WORK TASK: Output everything in the listing exactly, with no line missing.

DATA UNDER STUDY:
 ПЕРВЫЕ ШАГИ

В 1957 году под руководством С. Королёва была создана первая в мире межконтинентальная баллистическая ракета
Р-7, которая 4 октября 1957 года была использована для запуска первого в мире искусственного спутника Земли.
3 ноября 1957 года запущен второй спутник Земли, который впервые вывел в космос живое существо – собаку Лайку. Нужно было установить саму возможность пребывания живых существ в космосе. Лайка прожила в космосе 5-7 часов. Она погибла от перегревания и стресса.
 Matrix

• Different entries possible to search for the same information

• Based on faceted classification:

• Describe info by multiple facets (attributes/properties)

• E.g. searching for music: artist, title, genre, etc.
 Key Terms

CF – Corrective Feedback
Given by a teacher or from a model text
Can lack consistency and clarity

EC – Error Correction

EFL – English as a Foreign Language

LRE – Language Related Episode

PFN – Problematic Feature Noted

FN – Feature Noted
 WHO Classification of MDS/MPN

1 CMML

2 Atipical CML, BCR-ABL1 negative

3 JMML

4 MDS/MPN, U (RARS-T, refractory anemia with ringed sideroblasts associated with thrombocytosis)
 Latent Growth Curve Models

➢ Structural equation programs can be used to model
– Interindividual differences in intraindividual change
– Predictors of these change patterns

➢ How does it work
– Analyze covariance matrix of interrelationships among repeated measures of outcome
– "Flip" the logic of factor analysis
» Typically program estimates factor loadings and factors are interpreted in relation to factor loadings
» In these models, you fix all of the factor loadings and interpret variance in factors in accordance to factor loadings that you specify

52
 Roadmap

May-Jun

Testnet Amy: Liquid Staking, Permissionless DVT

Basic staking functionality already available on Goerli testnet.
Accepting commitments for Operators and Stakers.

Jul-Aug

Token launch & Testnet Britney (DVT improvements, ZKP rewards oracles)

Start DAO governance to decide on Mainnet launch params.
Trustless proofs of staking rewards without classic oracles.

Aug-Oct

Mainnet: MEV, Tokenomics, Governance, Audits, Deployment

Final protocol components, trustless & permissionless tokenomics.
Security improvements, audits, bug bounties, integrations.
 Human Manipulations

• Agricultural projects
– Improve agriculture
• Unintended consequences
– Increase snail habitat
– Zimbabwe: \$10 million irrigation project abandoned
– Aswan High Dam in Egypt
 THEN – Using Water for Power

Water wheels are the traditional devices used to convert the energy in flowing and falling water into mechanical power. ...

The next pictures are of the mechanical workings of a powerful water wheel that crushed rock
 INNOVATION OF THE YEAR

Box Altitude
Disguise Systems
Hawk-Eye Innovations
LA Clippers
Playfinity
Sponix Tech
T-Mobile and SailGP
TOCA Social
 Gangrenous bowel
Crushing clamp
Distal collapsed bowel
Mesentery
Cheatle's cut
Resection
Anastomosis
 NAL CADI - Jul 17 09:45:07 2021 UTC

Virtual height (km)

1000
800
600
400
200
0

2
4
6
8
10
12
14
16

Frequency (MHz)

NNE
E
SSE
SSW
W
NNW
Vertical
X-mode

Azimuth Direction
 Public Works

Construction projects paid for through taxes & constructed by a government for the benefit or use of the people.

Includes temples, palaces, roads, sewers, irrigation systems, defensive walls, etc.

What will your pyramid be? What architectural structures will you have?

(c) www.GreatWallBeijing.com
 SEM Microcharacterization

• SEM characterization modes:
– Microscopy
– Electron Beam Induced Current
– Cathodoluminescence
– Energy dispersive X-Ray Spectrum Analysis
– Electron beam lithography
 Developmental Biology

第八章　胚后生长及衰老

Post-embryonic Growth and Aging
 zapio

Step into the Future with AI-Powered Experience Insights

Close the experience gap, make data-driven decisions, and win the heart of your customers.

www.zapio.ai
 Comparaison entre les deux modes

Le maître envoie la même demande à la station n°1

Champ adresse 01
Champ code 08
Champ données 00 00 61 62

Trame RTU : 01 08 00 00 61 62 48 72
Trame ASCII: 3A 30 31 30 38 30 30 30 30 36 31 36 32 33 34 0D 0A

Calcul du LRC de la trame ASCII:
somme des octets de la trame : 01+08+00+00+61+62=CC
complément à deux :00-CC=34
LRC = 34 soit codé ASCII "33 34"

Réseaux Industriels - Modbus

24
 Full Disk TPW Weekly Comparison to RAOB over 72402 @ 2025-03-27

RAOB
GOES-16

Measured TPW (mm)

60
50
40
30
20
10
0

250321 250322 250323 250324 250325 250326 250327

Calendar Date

TASK RESPONSE:
 ПЕРВЫЕ ШАГИ

В 1957 году под руководством С. Королёва была создана первая в мире межконтинентальная баллистическая ракета
Р-7, которая 4 октября 1957 года была использована для запуска первого в мире искусственного спутника Земли.
3 ноября 1957 года запущен второй спутник Земли, который впервые вывел в космос живое существо – собаку Лайку. Нужно было установить саму возможность пребывания живых существ в космосе. Лайка прожила в космосе 5-7 часов. Она погибла от перегревания и стресса.
 Matrix

• Different entries possible to search for the same information

• Based on faceted classification:

• Describe info by multiple facets (attributes/properties)

• E.g. searching for music: artist, title, genre, etc.
 Key Terms

CF – Corrective Feedback
Given by a teacher or from a model text
Can lack consistency and clarity

EC – Error Correction

EFL – English as a Foreign Language

LRE – Language Related Episode

PFN – Problematic Feature Noted

FN – Feature Noted
 WHO Classification of MDS/MPN

1 CMML

2 Atipical CML, BCR-ABL1 negative

3 JMML

4 MDS/MPN, U (RARS-T, refractory anemia with ringed sideroblasts associated with thrombocytosis)
 Latent Growth Curve Models

➢ Structural equation programs can be used to model
– Interindividual differences in intraindividual change
– Predictors of these change patterns

➢ How does it work
– Analyze covariance matrix of interrelationships among repeated measures of outcome
– "Flip" the logic of factor analysis
» Typically program estimates factor loadings and factors are interpreted in relation to factor loadings
» In these models, you fix all of the factor loadings and interpret variance in factors in accordance to factor loadings that you specify

52
 Roadmap

May-Jun

Testnet Amy: Liquid Staking, Permissionless DVT

Basic staking functionality already available on Goerli testnet.
Accepting commitments for Operators and Stakers.

Jul-Aug

Token launch & Testnet Britney (DVT improvements, ZKP rewards oracles)

Start DAO governance to decide on Mainnet launch params.
Trustless proofs of staking rewards without classic oracles.

Aug-Oct

Mainnet: MEV, Tokenomics, Governance, Audits, Deployment

Final protocol components, trustless & permissionless tokenomics.
Security improvements, audits, bug bounties, integrations.
 Human Manipulations

• Agricultural projects
– Improve agriculture
• Unintended consequences
– Increase snail habitat
– Zimbabwe: \$10 million irrigation project abandoned
– Aswan High Dam in Egypt
 THEN – Using Water for Power

Water wheels are the traditional devices used to convert the energy in flowing and falling water into mechanical power. ...

The next pictures are of the mechanical workings of a powerful water wheel that crushed rock
 INNOVATION OF THE YEAR

Box Altitude
Disguise Systems
Hawk-Eye Innovations
LA Clippers
Playfinity
Sponix Tech
T-Mobile and SailGP
TOCA Social
 Gangrenous bowel
Crushing clamp
Distal collapsed bowel
Mesentery
Cheatle's cut
Resection
Anastomosis
 NAL CADI - Jul 17 09:45:07 2021 UTC

Virtual height (km)

1000
800
600
400
200
0

2
4
6
8
10
12
14
16

Frequency (MHz)

NNE
E
SSE
SSW
W
NNW
Vertical
X-mode

Azimuth Direction
 Public Works

Construction projects paid for through taxes & constructed by a government for the benefit or use of the people.

Includes temples, palaces, roads, sewers, irrigation systems, defensive walls, etc.

What will your pyramid be? What architectural structures will you have?

(c) www.GreatWallBeijing.com
 SEM Microcharacterization

• SEM characterization modes:
– Microscopy
– Electron Beam Induced Current
– Cathodoluminescence
– Energy dispersive X-Ray Spectrum Analysis
– Electron beam lithography
 Developmental Biology

第八章　胚后生长及衰老

Post-embryonic Growth and Aging
 zapio

Step into the Future with AI-Powered Experience Insights

Close the experience gap, make data-driven decisions, and win the heart of your customers.

www.zapio.ai
 Comparaison entre les deux modes

Le maître envoie la même demande à la station n°1

Champ adresse 01
Champ code 08
Champ données 00 00 61 62

Trame RTU : 01 08 00 00 61 62 48 72
Trame ASCII: 3A 30 31 30 38 30 30 30 30 36 31 36 32 33 34 0D 0A

Calcul du LRC de la trame ASCII:
somme des octets de la trame : 01+08+00+00+61+62=CC
complément à deux :00-CC=34
LRC = 34 soit codé ASCII "33 34"

Réseaux Industriels - Modbus

24
 Full Disk TPW Weekly Comparison to RAOB over 72402 @ 2025-03-27

RAOB
GOES-16

Measured TPW (mm)

60
50
40
30
20
10
0

250321 250322 250323 250324 250325 250326 250327

Calendar Date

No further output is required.